Every year in the market certain themes develop. Identifying a market theme is more art than science and is mainly inferred by being in tune with the day-to-day action. Here’s some examples of past themes over the years:
- 2020: Covid… the market was fixated on daily cases
- 2021: The reopening of the economy… the market paid attention to how quickly consumers got back to their daily lives
- 2022: Inflation… decades high inflation resulted in a bear market that saw stock indexes fall 20-30%
- 2023: ChatGPT/regional banking crisis… The AI chat bot was introduced to the world and sparked enthusiasm around a brand new sector of the economy
- 2024: AI/Election/Fed rate cuts… Continued excitement around AI fueled rallies in important stocks like Nvidia, and uncertainty around the election was a main talking point
What themes are emerging in 2025?
So far in 2025 we’re noticing three themes starting to develop:
- The market is trying to anticipate the impact of President Trump’s policies
- There’s a growing belief that the Fed will not cut interest rates much further
- Excitement around the AI trade has cooled
When Trump won the election the immediate reaction by the market was to buy US markets, and sell non-US markets. The logic being that Trump would adopt a protectionist stance in the global economy and enact tariffs on global trading partners.
In the graph below we chart an S&P 500 ETF (green line) and an ETF that tracks the global stock markets of Europe and Asia but excludes the US. In the two weeks that followed the election results, the S&P 500 rose 3% while the non-US ETF declined:
In mid-November, as Trump started to detail some of his tariff plans, they didn’t seem as bad as initially feared. Upon being sworn into office, Trump did not slap immediate tariffs on global trading partners, something he was expected to do. This seems to be seen by the market, at least preliminarily, as a softening of his tariff stance. While it’s just one day, the first official day of his Presidency saw non-US stocks rise greater than their US counterparts.
The Trump trade policy will be a key theme that continues to garner the market’s attention.

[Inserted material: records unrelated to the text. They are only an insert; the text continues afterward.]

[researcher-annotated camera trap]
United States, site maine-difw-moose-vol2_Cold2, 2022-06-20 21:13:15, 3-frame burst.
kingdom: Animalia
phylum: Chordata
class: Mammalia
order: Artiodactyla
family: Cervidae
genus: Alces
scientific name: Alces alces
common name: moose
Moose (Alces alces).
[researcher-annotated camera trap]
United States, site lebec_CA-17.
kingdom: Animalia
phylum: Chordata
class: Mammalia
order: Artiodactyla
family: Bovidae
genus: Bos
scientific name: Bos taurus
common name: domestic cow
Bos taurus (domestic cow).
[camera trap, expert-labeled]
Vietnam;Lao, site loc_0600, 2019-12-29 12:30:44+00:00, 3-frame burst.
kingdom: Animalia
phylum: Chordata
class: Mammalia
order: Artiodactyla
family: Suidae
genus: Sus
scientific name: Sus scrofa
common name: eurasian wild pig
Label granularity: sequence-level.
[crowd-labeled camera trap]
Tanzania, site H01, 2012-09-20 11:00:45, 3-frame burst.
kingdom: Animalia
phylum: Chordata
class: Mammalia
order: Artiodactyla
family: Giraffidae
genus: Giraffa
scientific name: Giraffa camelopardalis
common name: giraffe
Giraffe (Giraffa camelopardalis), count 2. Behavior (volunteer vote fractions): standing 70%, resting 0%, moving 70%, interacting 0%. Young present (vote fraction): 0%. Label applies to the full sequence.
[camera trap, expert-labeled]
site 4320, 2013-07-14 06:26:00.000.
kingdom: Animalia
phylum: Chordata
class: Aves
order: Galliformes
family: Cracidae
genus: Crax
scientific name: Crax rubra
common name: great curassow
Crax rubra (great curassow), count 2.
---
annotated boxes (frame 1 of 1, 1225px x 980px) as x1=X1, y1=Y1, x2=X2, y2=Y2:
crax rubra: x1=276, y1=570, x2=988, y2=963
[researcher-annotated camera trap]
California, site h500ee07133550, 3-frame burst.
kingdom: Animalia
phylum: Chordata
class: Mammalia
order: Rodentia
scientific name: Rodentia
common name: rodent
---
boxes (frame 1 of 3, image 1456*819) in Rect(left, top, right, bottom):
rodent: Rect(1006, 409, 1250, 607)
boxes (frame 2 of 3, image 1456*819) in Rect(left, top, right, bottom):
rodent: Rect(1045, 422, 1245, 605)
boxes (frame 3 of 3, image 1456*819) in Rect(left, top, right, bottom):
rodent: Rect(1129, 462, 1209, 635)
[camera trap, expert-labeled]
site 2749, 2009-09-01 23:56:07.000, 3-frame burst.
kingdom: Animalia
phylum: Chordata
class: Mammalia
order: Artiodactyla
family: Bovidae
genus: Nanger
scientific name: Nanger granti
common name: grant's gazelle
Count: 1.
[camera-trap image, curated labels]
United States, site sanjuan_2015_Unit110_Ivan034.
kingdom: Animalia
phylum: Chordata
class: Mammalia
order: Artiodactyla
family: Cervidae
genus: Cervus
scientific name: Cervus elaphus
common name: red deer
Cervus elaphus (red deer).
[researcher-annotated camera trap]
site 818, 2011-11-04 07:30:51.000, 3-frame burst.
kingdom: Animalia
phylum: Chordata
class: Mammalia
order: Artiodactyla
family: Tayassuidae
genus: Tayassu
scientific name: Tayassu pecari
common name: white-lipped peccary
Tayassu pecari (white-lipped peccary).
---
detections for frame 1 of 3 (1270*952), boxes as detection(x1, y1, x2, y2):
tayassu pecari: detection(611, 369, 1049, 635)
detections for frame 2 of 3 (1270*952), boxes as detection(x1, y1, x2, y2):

Changing interest rate expectations
The Fed started cutting interest rates last year and the expectation was for more rate cuts throughout 2025. However, the Fed has recently started to push back against those expectations. Last month, stocks suffered their worst decline in months as Fed Chair Jay Powell detailed a slower rate cutting cycle than initially planned. Recent reports showing persistently high levels of inflation have only done more to adjust market expectations further.
As of December 1st, the market forecast three to four interest rate cuts throughout 2025. Today, the market expects just one to two more rate cuts. These changing expectations have coincided with a sideways trend in the S&P 500, which is flat since December 1st:
The Fed’s communication around interest rate policy will continue to be something that the market is focused on. You can track market expectations for interest rate changes at this website.
The AI trade/the MAN takes a breather
We first wrote about the MAN back in the summer of 2023. The MAN stands for Microsoft, Apple, and Nvidia. These three stocks, and especially Microsoft and Nvidia, are seen as the two leaders in the AI sector; Microsoft for their large investment in OpenAI, and Nvidia for their semiconductor chips that are powering AI technology around the world. While the MAN has helped boost market returns over the last two years, the three individual stocks have been pretty mixed over the last seven months:
The relatively flat performance for these three leading stocks could be a sign that the market has entered a “wait and see” period for the AI sector. Is the growth that powered stocks like Nvidia to massive gains throughout much of the last two years going to be followed by even more growth? Or has the market gotten ahead of itself with some of its lofty AI driven projections?
While the market waits for that answer, we’ve seen performance shift in favor of smaller and medium sized companies. Smidcaps (small + mid), as they’re referred to, have not done nearly as well as the S&P 500 over the last two years, but they are outperforming over the same seven month period referenced above. The S&P 500 (green line) is up about 11%, compared to 13% and 15%, for medium and small sized companies:
We view it as a good sign that even though the AI trade has cooled off, all areas of the market have been able to keep rising.
The market will always find things to focus on and there will be no shortage of headlines in the coming months. But the things that will likely matter most will have to do with Trump’s policies, interest rates, and the impact of AI in the economy and stock market.